**Exercise prompt**
Keep the images out while you set down the data exactly.

Collection entries:
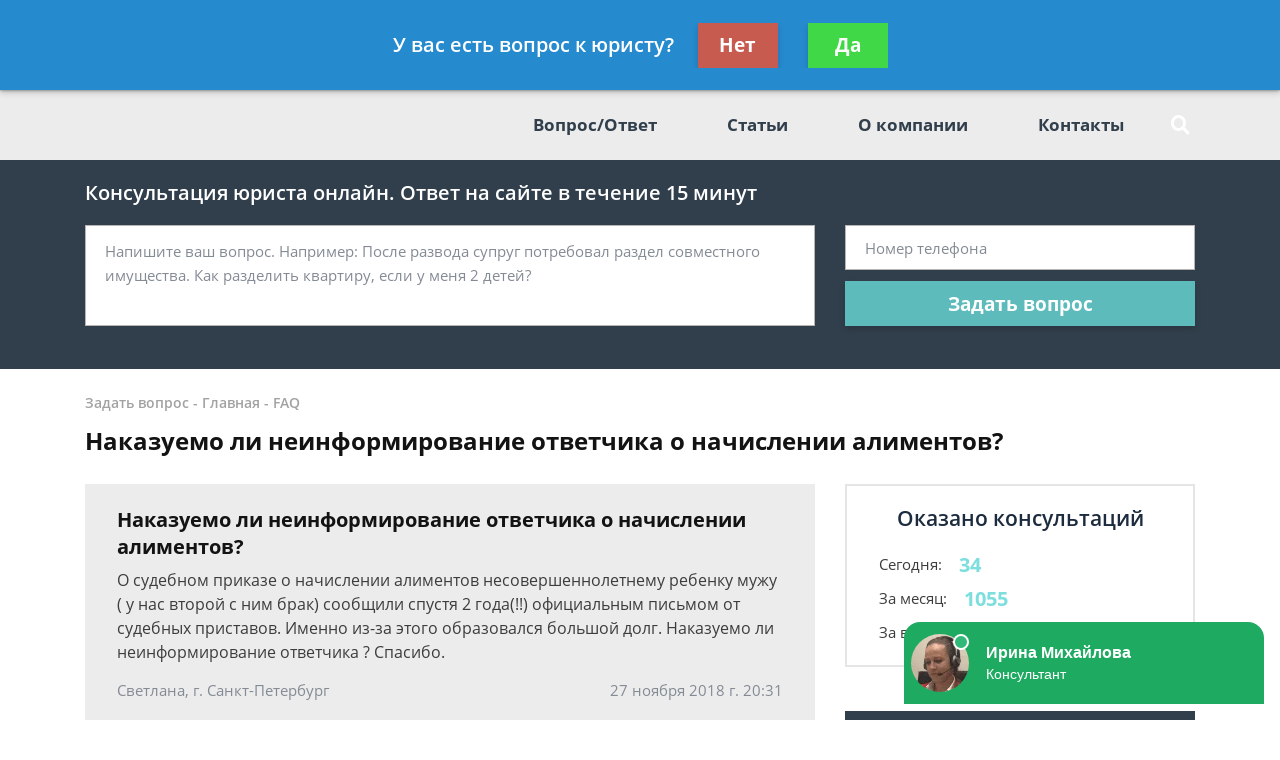

--- FILE ---
content_type: text/html; charset=utf-8
request_url: https://www.google.com/recaptcha/api2/aframe
body_size: 258
content:
<!DOCTYPE HTML><html><head><meta http-equiv="content-type" content="text/html; charset=UTF-8"></head><body><script nonce="yxOrdYgCXTlSSGmN77QfCg">/** Anti-fraud and anti-abuse applications only. See google.com/recaptcha */ try{var clients={'sodar':'https://pagead2.googlesyndication.com/pagead/sodar?'};window.addEventListener("message",function(a){try{if(a.source===window.parent){var b=JSON.parse(a.data);var c=clients[b['id']];if(c){var d=document.createElement('img');d.src=c+b['params']+'&rc='+(localStorage.getItem("rc::a")?sessionStorage.getItem("rc::b"):"");window.document.body.appendChild(d);sessionStorage.setItem("rc::e",parseInt(sessionStorage.getItem("rc::e")||0)+1);localStorage.setItem("rc::h",'1764931127102');}}}catch(b){}});window.parent.postMessage("_grecaptcha_ready", "*");}catch(b){}</script></body></html>

--- FILE ---
content_type: text/plain
request_url: https://www.google-analytics.com/j/collect?v=1&_v=j102&a=1335033648&t=pageview&_s=1&dl=https%3A%2F%2Falimenty.ru%2Ffaq%2Fnakazuemo-li-neinformirovanie-otvetchika-o-nachisl%2F&ul=en-us%40posix&dt=%D0%9D%D0%B0%D0%BA%D0%B0%D0%B7%D1%83%D0%B5%D0%BC%D0%BE%20%D0%BB%D0%B8%20%D0%BD%D0%B5%D0%B8%D0%BD%D1%84%D0%BE%D1%80%D0%BC%D0%B8%D1%80%D0%BE%D0%B2%D0%B0%D0%BD%D0%B8%D0%B5%20%D0%BE%D1%82%D0%B2%D0%B5%D1%82%D1%87%D0%B8%D0%BA%D0%B0%20%D0%BE%20%D0%BD%D0%B0%D1%87%D0%B8%D1%81%D0%BB%D0%B5%D0%BD%D0%B8%D0%B8%20%D0%B0%D0%BB%D0%B8%D0%BC%D0%B5%D0%BD%D1%82%D0%BE%D0%B2%20-%20%D0%B1%D0%B5%D1%81%D0%BF%D0%BB%D0%B0%D1%82%D0%BD%D0%B0%D1%8F%20%D0%BA%D0%BE%D0%BD%D1%81%D1%83%D0%BB%D1%8C%D1%82%D0%B0%D1%86%D0%B8%D1%8F%20%D1%8E%D1%80%D0%B8%D1%81%D1%82%D0%B0&sr=1280x720&vp=1280x720&_u=YEBAAEABAAAAACAAI~&jid=77420793&gjid=2115591017&cid=1623946216.1764931123&tid=UA-129538637-1&_gid=927102324.1764931123&_r=1&_slc=1&gtm=45He5c31h1n81NDSTFNHv810462222za200zd810462222&gcd=13l3l3l3l1l1&dma=0&tag_exp=102015666~103116026~103200004~104527907~104528501~104684208~104684211~105391253~115583767~115938465~115938468~116184927~116184929~116217636~116217638~116251935~116251937~116427946&z=454570076
body_size: -449
content:
2,cG-NP8SCP0YEE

**Response below**
--- FILE ---
content_type: text/html; charset=utf-8
request_url: https://www.google.com/recaptcha/api2/aframe
body_size: 258
content:
<!DOCTYPE HTML><html><head><meta http-equiv="content-type" content="text/html; charset=UTF-8"></head><body><script nonce="yxOrdYgCXTlSSGmN77QfCg">/** Anti-fraud and anti-abuse applications only. See google.com/recaptcha */ try{var clients={'sodar':'https://pagead2.googlesyndication.com/pagead/sodar?'};window.addEventListener("message",function(a){try{if(a.source===window.parent){var b=JSON.parse(a.data);var c=clients[b['id']];if(c){var d=document.createElement('img');d.src=c+b['params']+'&rc='+(localStorage.getItem("rc::a")?sessionStorage.getItem("rc::b"):"");window.document.body.appendChild(d);sessionStorage.setItem("rc::e",parseInt(sessionStorage.getItem("rc::e")||0)+1);localStorage.setItem("rc::h",'1764931127102');}}}catch(b){}});window.parent.postMessage("_grecaptcha_ready", "*");}catch(b){}</script></body></html>

--- FILE ---
content_type: text/plain
request_url: https://www.google-analytics.com/j/collect?v=1&_v=j102&a=1335033648&t=pageview&_s=1&dl=https%3A%2F%2Falimenty.ru%2Ffaq%2Fnakazuemo-li-neinformirovanie-otvetchika-o-nachisl%2F&ul=en-us%40posix&dt=%D0%9D%D0%B0%D0%BA%D0%B0%D0%B7%D1%83%D0%B5%D0%BC%D0%BE%20%D0%BB%D0%B8%20%D0%BD%D0%B5%D0%B8%D0%BD%D1%84%D0%BE%D1%80%D0%BC%D0%B8%D1%80%D0%BE%D0%B2%D0%B0%D0%BD%D0%B8%D0%B5%20%D0%BE%D1%82%D0%B2%D0%B5%D1%82%D1%87%D0%B8%D0%BA%D0%B0%20%D0%BE%20%D0%BD%D0%B0%D1%87%D0%B8%D1%81%D0%BB%D0%B5%D0%BD%D0%B8%D0%B8%20%D0%B0%D0%BB%D0%B8%D0%BC%D0%B5%D0%BD%D1%82%D0%BE%D0%B2%20-%20%D0%B1%D0%B5%D1%81%D0%BF%D0%BB%D0%B0%D1%82%D0%BD%D0%B0%D1%8F%20%D0%BA%D0%BE%D0%BD%D1%81%D1%83%D0%BB%D1%8C%D1%82%D0%B0%D1%86%D0%B8%D1%8F%20%D1%8E%D1%80%D0%B8%D1%81%D1%82%D0%B0&sr=1280x720&vp=1280x720&_u=YEBAAEABAAAAACAAI~&jid=77420793&gjid=2115591017&cid=1623946216.1764931123&tid=UA-129538637-1&_gid=927102324.1764931123&_r=1&_slc=1&gtm=45He5c31h1n81NDSTFNHv810462222za200zd810462222&gcd=13l3l3l3l1l1&dma=0&tag_exp=102015666~103116026~103200004~104527907~104528501~104684208~104684211~105391253~115583767~115938465~115938468~116184927~116184929~116217636~116217638~116251935~116251937~116427946&z=454570076
body_size: -449
content:
2,cG-NP8SCP0YEE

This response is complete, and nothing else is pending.